Le Devoir, mardi le 3 avril 2018.
La ville de Québec peut-elle s’offrir le luxe d’un « troisième lien » en plus d’un tramway? Pas vraiment. Le succès du nouveau réseau de transport en commun de la Capitale passe par l’abandon du projet de construction d’un nouveau pont.
La ville de Québec peut-elle s’offrir le luxe d’un « troisième lien » en plus d’un tramway? Pas vraiment. Le succès du nouveau réseau de transport en commun de la Capitale passe par l’abandon du projet de construction d’un nouveau pont.
Transport collectif
Il n’y a rien de vraiment surprenant à ce que les autorités
publiques aient d’abord choisi d’investir dans le transport en commun plutôt
que dans un troisième lien. On a pu observer ailleurs que la multiplication des
ponts ne faisait que repousser les problèmes de congestion.
Bien que la plupart des spécialistes conviennent qu’à long terme le transport en commun est une option de mobilité urbaine plus prometteuse, encore faut-il qu’il soit utilisé à sa juste mesure.
Or, l’achalandage dans les transports en commun opérés par le Réseau
de transport de la Capitale (RTC) a toujours été famélique. Un désintérêt
attribuable, semble-t-il, à un service désuet et peu efficace.

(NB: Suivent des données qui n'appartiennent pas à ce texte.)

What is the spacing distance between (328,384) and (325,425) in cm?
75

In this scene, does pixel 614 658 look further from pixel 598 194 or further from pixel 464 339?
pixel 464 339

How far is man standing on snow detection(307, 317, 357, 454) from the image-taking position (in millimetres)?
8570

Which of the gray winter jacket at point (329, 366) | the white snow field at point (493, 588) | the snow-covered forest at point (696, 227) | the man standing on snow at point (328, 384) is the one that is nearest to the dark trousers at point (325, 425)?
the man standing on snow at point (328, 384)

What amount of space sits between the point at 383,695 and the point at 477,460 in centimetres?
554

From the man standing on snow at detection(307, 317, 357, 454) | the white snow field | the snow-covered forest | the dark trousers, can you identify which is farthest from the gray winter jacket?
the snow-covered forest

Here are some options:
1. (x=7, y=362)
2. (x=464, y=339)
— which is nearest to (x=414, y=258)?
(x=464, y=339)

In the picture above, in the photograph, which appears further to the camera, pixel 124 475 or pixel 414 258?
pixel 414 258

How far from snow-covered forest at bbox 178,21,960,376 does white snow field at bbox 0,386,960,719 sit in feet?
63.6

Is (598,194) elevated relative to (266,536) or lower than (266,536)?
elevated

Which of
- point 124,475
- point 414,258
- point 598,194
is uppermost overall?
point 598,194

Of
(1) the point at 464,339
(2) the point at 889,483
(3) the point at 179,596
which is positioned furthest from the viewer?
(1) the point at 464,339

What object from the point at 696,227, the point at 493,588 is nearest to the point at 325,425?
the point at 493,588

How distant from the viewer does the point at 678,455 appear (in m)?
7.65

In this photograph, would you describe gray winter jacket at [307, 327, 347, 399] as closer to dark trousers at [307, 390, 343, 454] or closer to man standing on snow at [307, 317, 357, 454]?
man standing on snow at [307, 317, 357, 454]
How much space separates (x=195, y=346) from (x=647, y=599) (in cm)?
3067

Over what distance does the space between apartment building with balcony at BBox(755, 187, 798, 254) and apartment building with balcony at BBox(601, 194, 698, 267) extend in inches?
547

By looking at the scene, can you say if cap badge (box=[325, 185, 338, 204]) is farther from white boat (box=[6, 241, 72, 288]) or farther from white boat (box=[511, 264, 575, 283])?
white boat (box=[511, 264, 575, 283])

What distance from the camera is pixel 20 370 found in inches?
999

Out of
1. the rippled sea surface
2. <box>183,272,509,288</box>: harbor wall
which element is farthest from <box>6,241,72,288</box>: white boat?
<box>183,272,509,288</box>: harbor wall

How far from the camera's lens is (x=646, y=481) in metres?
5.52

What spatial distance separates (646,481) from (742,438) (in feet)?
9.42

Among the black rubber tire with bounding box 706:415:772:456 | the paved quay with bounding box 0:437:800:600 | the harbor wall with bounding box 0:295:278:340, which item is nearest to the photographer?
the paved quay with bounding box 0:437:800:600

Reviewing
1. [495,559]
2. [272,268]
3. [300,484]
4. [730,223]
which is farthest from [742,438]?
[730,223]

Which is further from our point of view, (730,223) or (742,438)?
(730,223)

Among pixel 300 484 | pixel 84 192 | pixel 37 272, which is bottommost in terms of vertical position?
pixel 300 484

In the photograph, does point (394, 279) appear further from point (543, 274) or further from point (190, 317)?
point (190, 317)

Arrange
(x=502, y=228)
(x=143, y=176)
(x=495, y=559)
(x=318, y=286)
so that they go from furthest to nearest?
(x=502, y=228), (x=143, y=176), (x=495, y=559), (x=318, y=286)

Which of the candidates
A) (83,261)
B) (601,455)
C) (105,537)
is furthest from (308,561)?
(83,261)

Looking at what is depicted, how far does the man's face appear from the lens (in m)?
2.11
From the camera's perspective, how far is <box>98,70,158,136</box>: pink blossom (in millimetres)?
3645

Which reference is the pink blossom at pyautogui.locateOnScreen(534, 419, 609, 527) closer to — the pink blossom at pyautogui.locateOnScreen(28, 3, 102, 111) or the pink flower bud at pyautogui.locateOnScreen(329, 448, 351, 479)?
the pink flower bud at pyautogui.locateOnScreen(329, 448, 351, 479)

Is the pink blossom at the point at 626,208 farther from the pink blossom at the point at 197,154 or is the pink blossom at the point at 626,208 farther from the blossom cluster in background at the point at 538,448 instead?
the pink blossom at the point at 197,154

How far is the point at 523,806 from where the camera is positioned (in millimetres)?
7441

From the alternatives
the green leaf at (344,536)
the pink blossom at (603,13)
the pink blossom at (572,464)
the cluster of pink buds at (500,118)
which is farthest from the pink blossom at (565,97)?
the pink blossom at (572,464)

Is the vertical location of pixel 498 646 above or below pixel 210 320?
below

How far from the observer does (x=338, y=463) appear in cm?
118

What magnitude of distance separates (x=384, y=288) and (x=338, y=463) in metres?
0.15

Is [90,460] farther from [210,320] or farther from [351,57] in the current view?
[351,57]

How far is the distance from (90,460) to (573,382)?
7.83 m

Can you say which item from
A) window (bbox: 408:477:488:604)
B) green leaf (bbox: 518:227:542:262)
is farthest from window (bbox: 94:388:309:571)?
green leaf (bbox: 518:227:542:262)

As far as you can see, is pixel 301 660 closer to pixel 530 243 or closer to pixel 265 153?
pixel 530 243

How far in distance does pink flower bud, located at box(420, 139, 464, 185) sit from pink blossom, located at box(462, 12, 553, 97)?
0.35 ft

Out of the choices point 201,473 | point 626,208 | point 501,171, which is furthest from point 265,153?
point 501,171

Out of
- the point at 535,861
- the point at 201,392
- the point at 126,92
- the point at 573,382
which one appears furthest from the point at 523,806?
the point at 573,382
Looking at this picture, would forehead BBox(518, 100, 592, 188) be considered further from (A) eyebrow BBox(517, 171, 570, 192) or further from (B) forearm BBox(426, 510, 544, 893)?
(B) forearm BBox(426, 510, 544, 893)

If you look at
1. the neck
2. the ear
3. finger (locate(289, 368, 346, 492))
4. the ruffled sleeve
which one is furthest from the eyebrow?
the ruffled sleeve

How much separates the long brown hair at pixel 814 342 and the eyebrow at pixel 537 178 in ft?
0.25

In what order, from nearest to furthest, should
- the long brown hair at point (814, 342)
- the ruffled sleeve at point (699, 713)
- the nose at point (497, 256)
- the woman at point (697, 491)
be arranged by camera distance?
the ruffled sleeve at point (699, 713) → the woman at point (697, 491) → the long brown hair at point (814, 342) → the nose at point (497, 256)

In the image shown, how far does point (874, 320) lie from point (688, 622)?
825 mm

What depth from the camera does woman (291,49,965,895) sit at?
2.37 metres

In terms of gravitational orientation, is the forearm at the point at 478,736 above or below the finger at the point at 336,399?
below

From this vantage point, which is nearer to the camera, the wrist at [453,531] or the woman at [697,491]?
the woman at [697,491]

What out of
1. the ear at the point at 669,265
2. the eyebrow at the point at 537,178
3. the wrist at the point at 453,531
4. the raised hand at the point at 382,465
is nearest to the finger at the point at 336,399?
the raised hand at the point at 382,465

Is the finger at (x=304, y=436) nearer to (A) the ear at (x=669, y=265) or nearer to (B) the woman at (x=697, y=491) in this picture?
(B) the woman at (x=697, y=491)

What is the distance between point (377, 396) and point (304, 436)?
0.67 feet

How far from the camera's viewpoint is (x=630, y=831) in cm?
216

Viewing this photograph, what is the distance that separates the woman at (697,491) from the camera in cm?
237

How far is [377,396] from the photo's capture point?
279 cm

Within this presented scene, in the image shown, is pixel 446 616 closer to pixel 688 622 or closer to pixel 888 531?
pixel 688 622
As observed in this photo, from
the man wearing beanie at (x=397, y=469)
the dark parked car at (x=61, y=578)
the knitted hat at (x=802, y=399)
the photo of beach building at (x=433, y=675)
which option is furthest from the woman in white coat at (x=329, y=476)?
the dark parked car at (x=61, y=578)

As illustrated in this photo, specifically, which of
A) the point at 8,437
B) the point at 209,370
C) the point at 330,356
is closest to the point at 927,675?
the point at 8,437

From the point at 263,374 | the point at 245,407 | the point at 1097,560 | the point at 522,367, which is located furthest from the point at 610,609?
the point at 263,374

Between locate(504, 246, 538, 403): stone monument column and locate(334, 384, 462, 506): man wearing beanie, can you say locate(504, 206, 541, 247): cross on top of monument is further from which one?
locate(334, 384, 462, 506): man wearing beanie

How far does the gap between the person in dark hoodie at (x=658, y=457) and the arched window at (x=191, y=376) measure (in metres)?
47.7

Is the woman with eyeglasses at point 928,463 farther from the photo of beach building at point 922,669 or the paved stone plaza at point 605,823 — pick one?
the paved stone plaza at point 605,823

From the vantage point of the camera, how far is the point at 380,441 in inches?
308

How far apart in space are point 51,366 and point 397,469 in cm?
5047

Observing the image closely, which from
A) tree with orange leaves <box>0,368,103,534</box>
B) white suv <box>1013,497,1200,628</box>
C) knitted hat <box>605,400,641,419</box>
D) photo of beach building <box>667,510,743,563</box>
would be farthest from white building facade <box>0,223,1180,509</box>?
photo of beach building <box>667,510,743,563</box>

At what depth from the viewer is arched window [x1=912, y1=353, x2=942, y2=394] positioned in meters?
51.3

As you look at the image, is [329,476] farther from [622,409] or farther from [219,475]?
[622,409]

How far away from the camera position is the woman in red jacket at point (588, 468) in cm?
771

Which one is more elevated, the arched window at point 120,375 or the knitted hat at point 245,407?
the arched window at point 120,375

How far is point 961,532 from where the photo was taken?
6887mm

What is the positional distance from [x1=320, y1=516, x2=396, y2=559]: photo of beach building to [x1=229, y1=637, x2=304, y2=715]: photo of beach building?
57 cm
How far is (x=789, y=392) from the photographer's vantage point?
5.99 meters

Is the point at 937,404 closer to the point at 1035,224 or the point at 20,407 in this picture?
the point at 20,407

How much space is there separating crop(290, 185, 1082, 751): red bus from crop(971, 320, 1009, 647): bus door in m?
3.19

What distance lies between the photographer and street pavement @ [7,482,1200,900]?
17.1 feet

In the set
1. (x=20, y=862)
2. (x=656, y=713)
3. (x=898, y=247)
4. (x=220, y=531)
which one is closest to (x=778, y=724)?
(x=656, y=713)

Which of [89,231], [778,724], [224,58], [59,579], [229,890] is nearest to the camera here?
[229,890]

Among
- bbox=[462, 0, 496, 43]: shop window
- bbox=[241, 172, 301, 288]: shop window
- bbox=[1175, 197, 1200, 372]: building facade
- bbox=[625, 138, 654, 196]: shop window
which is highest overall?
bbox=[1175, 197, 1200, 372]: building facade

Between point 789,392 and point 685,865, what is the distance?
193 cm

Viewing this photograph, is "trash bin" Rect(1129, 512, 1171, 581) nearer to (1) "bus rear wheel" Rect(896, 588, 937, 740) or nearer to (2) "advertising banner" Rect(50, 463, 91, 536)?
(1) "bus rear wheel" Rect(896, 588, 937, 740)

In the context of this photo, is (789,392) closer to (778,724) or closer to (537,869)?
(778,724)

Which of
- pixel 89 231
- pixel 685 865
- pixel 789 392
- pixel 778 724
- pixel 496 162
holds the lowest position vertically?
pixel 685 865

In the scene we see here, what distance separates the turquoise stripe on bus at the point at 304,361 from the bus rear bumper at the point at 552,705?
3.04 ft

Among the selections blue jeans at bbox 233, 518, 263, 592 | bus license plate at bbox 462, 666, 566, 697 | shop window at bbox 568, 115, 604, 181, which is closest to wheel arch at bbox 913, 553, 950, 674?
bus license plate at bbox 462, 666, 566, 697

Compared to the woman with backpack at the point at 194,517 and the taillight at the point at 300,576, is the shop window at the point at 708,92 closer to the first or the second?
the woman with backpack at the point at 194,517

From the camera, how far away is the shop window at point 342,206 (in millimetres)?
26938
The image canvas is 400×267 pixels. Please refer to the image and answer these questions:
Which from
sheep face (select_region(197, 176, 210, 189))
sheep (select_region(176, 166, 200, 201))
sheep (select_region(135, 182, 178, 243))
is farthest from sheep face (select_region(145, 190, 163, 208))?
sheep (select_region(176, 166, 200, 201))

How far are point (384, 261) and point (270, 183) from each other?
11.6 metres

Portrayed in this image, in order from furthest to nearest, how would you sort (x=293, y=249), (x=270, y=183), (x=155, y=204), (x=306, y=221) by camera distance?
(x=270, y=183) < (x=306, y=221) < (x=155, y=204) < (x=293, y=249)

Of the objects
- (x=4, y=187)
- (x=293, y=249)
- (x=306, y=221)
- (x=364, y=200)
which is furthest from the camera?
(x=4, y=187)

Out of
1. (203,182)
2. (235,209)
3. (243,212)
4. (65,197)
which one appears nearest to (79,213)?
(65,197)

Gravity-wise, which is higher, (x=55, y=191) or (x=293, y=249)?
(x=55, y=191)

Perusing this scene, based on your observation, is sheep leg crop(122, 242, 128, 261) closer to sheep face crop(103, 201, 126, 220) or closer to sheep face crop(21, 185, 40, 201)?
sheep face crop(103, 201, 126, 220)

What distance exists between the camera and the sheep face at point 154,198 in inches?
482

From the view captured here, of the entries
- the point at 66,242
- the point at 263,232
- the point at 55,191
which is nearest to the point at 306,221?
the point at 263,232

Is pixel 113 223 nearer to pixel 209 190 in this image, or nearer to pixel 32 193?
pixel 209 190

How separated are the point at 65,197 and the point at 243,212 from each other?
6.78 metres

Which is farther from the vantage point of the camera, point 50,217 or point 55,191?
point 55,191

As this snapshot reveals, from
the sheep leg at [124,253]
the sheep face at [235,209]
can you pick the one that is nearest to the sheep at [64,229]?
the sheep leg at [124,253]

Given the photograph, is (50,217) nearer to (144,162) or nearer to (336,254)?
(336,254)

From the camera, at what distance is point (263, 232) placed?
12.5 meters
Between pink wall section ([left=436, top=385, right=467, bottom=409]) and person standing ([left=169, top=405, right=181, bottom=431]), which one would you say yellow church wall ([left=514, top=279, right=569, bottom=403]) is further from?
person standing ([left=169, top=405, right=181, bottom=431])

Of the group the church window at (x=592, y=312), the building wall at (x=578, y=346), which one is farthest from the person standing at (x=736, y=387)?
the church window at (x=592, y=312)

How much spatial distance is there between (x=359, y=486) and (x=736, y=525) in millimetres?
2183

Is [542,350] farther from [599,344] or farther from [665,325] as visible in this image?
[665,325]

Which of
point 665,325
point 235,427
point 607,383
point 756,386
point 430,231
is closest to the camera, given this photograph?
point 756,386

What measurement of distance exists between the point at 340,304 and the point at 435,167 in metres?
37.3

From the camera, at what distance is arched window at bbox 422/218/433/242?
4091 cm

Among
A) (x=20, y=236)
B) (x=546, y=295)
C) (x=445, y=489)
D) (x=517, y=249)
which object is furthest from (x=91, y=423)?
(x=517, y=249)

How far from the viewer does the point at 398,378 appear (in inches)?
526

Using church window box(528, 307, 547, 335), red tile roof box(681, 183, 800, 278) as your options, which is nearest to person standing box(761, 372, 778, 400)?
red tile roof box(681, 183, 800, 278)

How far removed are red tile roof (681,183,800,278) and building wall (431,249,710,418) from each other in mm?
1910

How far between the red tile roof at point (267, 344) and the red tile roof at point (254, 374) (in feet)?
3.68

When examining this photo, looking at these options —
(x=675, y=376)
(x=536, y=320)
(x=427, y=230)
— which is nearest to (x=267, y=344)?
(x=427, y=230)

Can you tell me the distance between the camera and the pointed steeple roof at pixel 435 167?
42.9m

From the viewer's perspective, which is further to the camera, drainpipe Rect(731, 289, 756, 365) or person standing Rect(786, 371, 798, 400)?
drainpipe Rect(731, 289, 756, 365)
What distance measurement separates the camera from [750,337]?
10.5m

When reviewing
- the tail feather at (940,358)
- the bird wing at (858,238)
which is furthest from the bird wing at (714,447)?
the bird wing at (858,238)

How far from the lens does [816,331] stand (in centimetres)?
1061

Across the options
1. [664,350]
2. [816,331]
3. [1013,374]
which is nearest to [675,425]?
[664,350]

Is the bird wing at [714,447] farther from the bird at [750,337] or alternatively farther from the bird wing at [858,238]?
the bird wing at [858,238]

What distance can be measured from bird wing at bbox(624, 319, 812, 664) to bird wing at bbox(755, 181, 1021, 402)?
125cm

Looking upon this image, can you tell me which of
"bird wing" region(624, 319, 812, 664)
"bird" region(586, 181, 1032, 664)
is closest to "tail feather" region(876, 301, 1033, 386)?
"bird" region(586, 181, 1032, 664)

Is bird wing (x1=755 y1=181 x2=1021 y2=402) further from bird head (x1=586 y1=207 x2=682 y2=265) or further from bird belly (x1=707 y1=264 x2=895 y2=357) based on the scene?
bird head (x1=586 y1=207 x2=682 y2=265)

Le tramway annoncé en grande pompe changera-t-il la donne? Les études montrent que si les tramways améliorent le confort des usagers, ils n’augmentent pas automatiquement l'achalandage.
Du reste, outre un sondage SOM qui nous révèle que le
projet suscite l’adhésion d’une partie de la population de Québec, nous avons
peu d’indices nous laissant croire que les usagers afflueront vers le tramway.
Concurrence de l’automobile
Le succès du futur tramway de Québec repose donc sur sa capacité à concurrencer l’automobile, en faisant migrer les automobilistes de la région de Québec vers le nouveau réseau de transport en commun.
Une chose est claire toutefois, il sera impossible d’attirer des automobilistes
dans ce nouveau réseau si on continue à subventionner l’automobile.
Là où le bât blesse, c’est quand des politiciens prétendent que le
dossier du troisième lien est indépendant du tramway et qu’ils promettent de réaliser
les deux de front.
Dans la mesure où la congestion des ponts est le seul frein à son usage (une
tarification indirecte), la construction d’un nouveau lien rapide et gratuit saperait
inévitablement l’intérêt de l’usager des ponts à migrer vers le nouveau réseau
de transport en commun.
Pire encore, on inciterait le résident de Québec à déménager sur la rive
sud pour économiser sur la prix du sol, et à privilégier l’automobile pour ses
déplacements. Du moins, jusqu'à ce que ce
nouveau lien soit lui-même saturé…
Essaimage
Nous n’avons plus les moyens d’essaimer les subventions à caractère
électoraliste dans les ponts et chaussées. Il faut dorénavant introduire un peu
de cohérence dans les investissements publics. Il est également temps d’assumer
ses choix d’investissements. Les politiciens ne doivent plus détruire de la
main gauche ce que d’autres tentent de bâtir de la droite.
Maintenant qu’ils ont décidé de privilégier le tramway, nos
décideurs publics doivent faire en sorte que cet investissement de 3 milliards $
ne soit pas jeté par les fenêtres. Il faut en conséquence privilégier son interconnexion
avec la rive sud, renoncer à la construction du troisième lien et s’assurer que
le subventionnement du réseau routier de la Capitale n’incite pas à la
désertification du futur réseau de transport en commun.
Le tramway n’a peut-être pas la réputation d’être le plus efficace
des moyens de transport collectif, mais nos élus doivent avoir la décence de ne
pas en faire un fiasco avant même sa construction.